--- begin RECORDS FOR THE EXERCISE ---

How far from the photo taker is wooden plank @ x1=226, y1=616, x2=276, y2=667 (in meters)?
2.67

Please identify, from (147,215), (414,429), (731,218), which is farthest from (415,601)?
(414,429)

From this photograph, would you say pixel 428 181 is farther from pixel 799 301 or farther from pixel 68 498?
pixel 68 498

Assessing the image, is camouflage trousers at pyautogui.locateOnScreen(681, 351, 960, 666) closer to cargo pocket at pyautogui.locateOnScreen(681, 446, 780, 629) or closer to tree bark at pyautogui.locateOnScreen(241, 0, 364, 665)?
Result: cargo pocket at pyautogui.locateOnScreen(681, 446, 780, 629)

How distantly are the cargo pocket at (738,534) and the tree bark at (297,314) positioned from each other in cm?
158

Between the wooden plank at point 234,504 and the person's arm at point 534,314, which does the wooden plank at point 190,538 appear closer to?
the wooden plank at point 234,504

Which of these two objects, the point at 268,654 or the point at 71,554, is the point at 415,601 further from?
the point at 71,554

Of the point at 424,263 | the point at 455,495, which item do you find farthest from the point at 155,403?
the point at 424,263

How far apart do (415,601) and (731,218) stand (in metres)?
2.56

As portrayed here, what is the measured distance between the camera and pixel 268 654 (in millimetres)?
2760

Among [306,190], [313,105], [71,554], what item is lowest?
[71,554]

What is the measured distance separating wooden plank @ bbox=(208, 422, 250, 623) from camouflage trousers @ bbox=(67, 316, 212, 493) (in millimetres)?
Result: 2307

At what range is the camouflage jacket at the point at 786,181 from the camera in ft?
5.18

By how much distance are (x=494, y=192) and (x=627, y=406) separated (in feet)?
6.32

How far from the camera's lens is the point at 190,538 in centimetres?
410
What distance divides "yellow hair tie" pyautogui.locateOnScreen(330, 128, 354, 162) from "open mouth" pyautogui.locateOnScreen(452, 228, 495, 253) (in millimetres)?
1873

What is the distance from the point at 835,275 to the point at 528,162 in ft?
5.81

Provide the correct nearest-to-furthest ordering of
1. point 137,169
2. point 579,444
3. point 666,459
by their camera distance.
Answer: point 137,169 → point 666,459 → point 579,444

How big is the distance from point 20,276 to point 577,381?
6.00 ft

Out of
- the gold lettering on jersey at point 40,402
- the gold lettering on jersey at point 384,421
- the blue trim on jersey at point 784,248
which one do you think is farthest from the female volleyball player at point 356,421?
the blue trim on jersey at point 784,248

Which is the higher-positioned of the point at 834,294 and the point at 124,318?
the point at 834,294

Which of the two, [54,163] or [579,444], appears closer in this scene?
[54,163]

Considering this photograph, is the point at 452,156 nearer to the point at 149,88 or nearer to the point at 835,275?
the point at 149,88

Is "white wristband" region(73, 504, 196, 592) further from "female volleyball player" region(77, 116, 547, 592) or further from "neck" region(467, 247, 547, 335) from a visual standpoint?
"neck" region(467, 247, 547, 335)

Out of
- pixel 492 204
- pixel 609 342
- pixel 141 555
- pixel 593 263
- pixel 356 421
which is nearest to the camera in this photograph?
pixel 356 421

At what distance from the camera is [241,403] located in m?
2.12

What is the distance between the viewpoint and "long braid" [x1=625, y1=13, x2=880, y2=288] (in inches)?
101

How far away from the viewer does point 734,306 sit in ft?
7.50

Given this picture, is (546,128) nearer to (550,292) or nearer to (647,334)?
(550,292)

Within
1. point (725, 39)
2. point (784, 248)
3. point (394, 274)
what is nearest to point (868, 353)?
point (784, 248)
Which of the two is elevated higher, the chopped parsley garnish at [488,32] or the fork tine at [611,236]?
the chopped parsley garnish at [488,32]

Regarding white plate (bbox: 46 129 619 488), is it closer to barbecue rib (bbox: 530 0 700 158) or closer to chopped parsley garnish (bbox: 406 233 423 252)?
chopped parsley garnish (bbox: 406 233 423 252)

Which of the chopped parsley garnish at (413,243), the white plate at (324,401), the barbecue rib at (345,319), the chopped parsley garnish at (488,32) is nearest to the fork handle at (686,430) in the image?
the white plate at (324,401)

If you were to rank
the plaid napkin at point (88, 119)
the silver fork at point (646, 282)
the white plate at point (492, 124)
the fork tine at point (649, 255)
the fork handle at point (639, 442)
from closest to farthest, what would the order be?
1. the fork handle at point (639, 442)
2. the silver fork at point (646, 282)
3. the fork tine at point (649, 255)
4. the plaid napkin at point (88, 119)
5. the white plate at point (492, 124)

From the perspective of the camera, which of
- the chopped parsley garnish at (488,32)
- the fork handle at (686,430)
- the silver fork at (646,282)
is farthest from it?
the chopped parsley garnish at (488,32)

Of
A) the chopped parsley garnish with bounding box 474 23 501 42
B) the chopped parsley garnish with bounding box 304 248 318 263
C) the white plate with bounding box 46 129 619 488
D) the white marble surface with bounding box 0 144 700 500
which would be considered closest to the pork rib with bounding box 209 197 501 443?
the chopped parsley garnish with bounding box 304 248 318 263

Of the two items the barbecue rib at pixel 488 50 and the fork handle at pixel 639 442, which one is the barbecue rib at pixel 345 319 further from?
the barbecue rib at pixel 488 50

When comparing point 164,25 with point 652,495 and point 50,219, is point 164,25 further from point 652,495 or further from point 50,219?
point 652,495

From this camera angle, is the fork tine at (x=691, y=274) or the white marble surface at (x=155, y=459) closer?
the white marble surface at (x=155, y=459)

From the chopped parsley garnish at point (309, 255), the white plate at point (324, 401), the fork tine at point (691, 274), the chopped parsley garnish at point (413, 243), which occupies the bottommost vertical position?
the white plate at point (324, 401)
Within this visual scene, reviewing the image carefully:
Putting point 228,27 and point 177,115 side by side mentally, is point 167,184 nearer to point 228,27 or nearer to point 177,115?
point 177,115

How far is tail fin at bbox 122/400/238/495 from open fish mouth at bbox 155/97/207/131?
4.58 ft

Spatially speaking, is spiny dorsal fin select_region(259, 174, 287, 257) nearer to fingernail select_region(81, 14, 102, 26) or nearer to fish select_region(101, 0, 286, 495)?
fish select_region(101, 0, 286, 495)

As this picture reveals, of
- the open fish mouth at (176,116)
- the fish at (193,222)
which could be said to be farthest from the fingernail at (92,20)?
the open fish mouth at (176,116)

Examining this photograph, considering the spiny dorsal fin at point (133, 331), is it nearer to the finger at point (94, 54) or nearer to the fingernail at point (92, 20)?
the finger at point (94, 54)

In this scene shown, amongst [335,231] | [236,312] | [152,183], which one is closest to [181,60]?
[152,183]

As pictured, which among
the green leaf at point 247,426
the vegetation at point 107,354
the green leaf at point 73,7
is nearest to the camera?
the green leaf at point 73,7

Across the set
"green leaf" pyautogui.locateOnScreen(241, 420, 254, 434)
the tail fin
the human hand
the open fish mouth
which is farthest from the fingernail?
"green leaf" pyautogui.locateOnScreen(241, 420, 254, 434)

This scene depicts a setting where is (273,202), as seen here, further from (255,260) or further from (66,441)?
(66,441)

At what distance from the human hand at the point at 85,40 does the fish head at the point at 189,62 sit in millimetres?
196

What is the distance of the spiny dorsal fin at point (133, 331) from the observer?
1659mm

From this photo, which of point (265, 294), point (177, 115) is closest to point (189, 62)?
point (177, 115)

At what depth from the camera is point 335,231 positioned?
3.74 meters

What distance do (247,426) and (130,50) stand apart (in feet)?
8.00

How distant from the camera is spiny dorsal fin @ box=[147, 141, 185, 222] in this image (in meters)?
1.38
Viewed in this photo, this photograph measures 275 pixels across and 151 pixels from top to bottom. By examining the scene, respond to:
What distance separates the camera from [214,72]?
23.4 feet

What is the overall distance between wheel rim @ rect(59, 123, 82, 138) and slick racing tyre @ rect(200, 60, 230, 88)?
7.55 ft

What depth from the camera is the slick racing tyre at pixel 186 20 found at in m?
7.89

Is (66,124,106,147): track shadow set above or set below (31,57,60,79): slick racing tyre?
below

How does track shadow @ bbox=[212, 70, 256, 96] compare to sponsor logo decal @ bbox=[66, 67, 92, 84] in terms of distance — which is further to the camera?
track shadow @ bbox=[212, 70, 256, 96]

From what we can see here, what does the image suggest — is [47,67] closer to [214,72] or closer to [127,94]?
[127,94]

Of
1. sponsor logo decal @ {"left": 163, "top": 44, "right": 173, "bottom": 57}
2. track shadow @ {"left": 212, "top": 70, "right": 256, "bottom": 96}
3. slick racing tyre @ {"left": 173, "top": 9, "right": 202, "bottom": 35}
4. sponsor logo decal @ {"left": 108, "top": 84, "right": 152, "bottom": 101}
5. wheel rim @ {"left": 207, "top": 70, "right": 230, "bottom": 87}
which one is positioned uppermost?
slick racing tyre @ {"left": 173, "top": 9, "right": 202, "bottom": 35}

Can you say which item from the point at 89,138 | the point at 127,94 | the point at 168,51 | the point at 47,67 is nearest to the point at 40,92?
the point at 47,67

--- end RECORDS FOR THE EXERCISE ---

Copy out the data verbatim between the lines holding "Given this picture, is" and "5. the white plate at point (492, 124)", inclusive.

EXERCISE ANSWER ->
Given this picture, is (546,128) nearer to (550,292) or nearer to (647,334)?
(550,292)

Within
1. point (725, 39)
2. point (784, 248)
3. point (394, 274)
what is nearest to point (868, 353)?
point (784, 248)
Which of the two is elevated higher, the chopped parsley garnish at [488,32] or the fork tine at [611,236]?
the chopped parsley garnish at [488,32]

Regarding white plate (bbox: 46 129 619 488), is it closer to barbecue rib (bbox: 530 0 700 158) or closer to chopped parsley garnish (bbox: 406 233 423 252)?
chopped parsley garnish (bbox: 406 233 423 252)

Which of the chopped parsley garnish at (413,243), the white plate at (324,401), the barbecue rib at (345,319), the chopped parsley garnish at (488,32) is nearest to the fork handle at (686,430) in the image?
the white plate at (324,401)

If you were to rank
the plaid napkin at point (88, 119)
the silver fork at point (646, 282)
the white plate at point (492, 124)
the fork tine at point (649, 255)
the fork handle at point (639, 442)
from closest to farthest, what would the order be?
1. the fork handle at point (639, 442)
2. the silver fork at point (646, 282)
3. the fork tine at point (649, 255)
4. the plaid napkin at point (88, 119)
5. the white plate at point (492, 124)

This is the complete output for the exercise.